9 marzo, due anni fa il primo Lockdown per Covid
Due anni fa scattava il primo Lockdown: da allora, il nostro modo di vivere è cambiato radicalmente. Ricordate cosa è successo quel giorno?
Il 9 marzo è senza dubbio una data che ha segnato la storia dell’Italia.
Esattamente due anni fa, il 9 marzo 2020, l’allora Presidente del Consiglio Giuseppe Conte presentò alla nazione e firmò un decreto che avrebbe cambiato per sempre le nostre abitudini, sancendo poi ufficialmente il primo Lockdown: “Saranno da evitare gli spostamenti salvo tre ragioni: questioni di lavoro, comprovate necessità e motivi di salute“.
Oggi – due anni dopo – per fortuna la situazione è molto diversa, ma non è ancora il momento di abbassare la guardia.
Ricordate cosa è successo quel giorno di due anni fa?
9 marzo 2020, cosa è successo
Il 9 marzo 2020, Giuseppe Conte firma il Dpcm – termine che abbiamo imparato ad usare con disinvoltura negli ultimi due anni – disponendo restrizioni davvero rigorose per l’intero Paese, che diventa un’unica zona rossa.
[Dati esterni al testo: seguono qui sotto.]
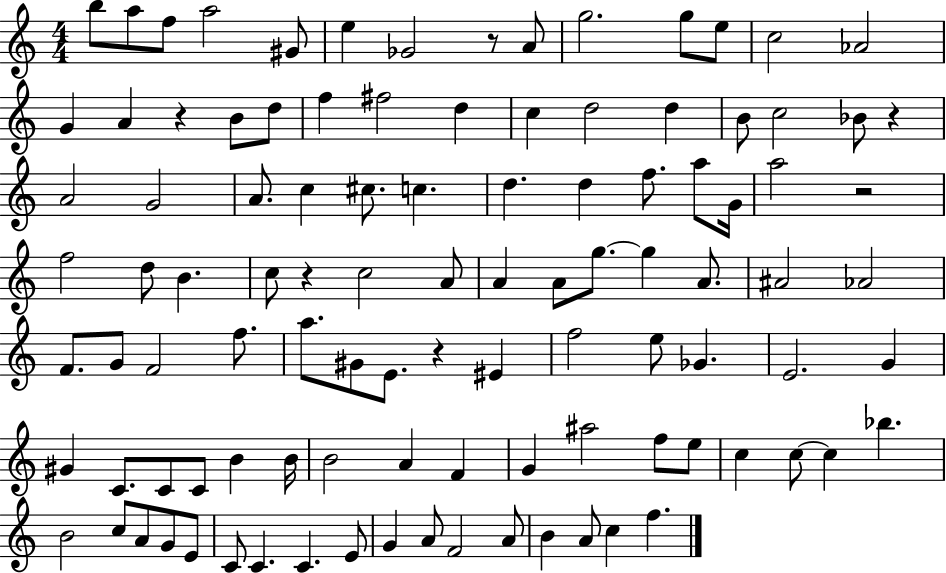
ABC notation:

X:1
T:Untitled
M:4/4
L:1/4
K:C
b/2 a/2 f/2 a2 ^G/2 e _G2 z/2 A/2 g2 g/2 e/2 c2 _A2 G A z B/2 d/2 f ^f2 d c d2 d B/2 c2 _B/2 z A2 G2 A/2 c ^c/2 c d d f/2 a/2 G/4 a2 z2 f2 d/2 B c/2 z c2 A/2 A A/2 g/2 g A/2 ^A2 _A2 F/2 G/2 F2 f/2 a/2 ^G/2 E/2 z ^E f2 e/2 _G E2 G ^G C/2 C/2 C/2 B B/4 B2 A F G ^a2 f/2 e/2 c c/2 c _b B2 c/2 A/2 G/2 E/2 C/2 C C E/2 G A/2 F2 A/2 B A/2 c f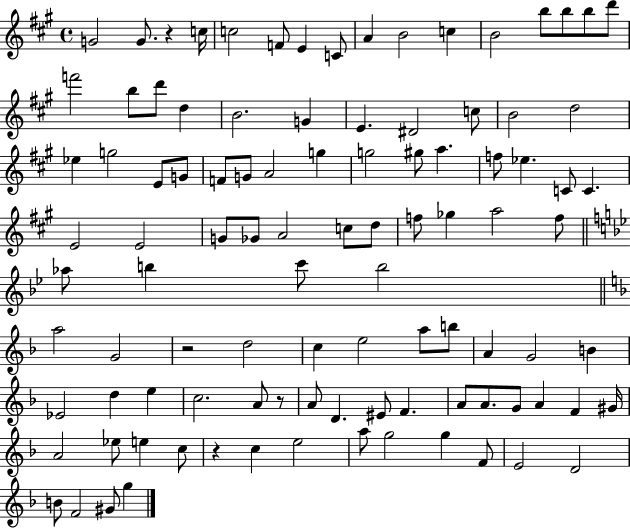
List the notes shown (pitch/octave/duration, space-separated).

G4/h G4/e. R/q C5/s C5/h F4/e E4/q C4/e A4/q B4/h C5/q B4/h B5/e B5/e B5/e D6/e F6/h B5/e D6/e D5/q B4/h. G4/q E4/q. D#4/h C5/e B4/h D5/h Eb5/q G5/h E4/e G4/e F4/e G4/e A4/h G5/q G5/h G#5/e A5/q. F5/e Eb5/q. C4/e C4/q. E4/h E4/h G4/e Gb4/e A4/h C5/e D5/e F5/e Gb5/q A5/h F5/e Ab5/e B5/q C6/e B5/h A5/h G4/h R/h D5/h C5/q E5/h A5/e B5/e A4/q G4/h B4/q Eb4/h D5/q E5/q C5/h. A4/e R/e A4/e D4/q. EIS4/e F4/q. A4/e A4/e. G4/e A4/q F4/q G#4/s A4/h Eb5/e E5/q C5/e R/q C5/q E5/h A5/e G5/h G5/q F4/e E4/h D4/h B4/e F4/h G#4/e G5/q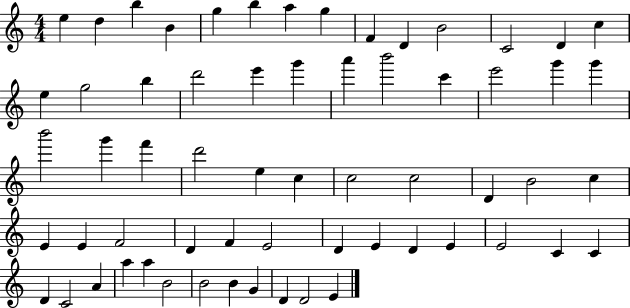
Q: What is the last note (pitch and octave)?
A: E4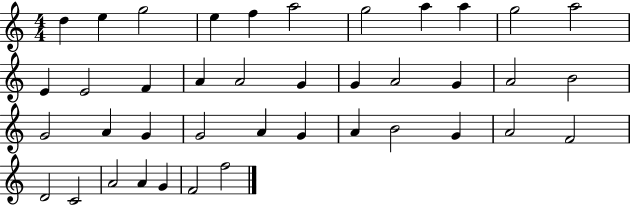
{
  \clef treble
  \numericTimeSignature
  \time 4/4
  \key c \major
  d''4 e''4 g''2 | e''4 f''4 a''2 | g''2 a''4 a''4 | g''2 a''2 | \break e'4 e'2 f'4 | a'4 a'2 g'4 | g'4 a'2 g'4 | a'2 b'2 | \break g'2 a'4 g'4 | g'2 a'4 g'4 | a'4 b'2 g'4 | a'2 f'2 | \break d'2 c'2 | a'2 a'4 g'4 | f'2 f''2 | \bar "|."
}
Due giorni dopo, l’11 marzo 2020, è il giorno del primo Lockdown, altro termine ormai di uso comune.
Per uscire c’è bisogno di un’autocertificazione che ne giustifichi il motivo; scatta il coprifuoco; gli spostamenti sono vietati; vengono chiusi bar, ristoranti, negozi, palestre, piscine, cinema, teatri, musei e così via; vengono annullate manifestazioni, matrimoni, funerali; parte la didattica a distanza; viene adottato lo smartworking.
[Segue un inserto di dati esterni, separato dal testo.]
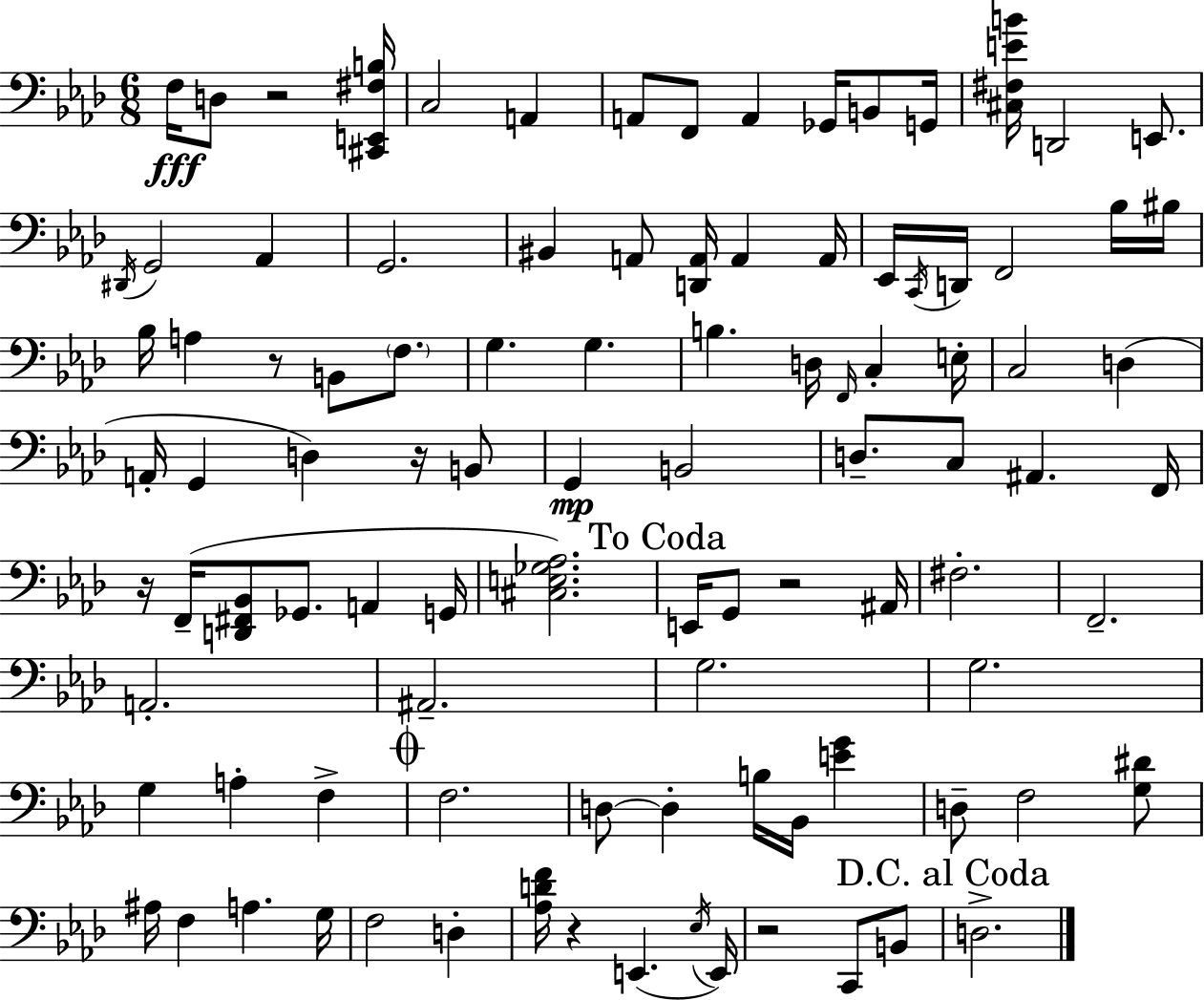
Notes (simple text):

Insomma, in questa data – due anni fa – sono scattate per la prima volta le restrizioni che allora ci sembravano assurde, ma con le quali abbiamo imparato a convivere quasi con naturalezza, nonostante i grandi disagi che hanno comportato.
Il nostro modo di vivere, negli ultimi due anni, è senza dubbio cambiato radicalmente.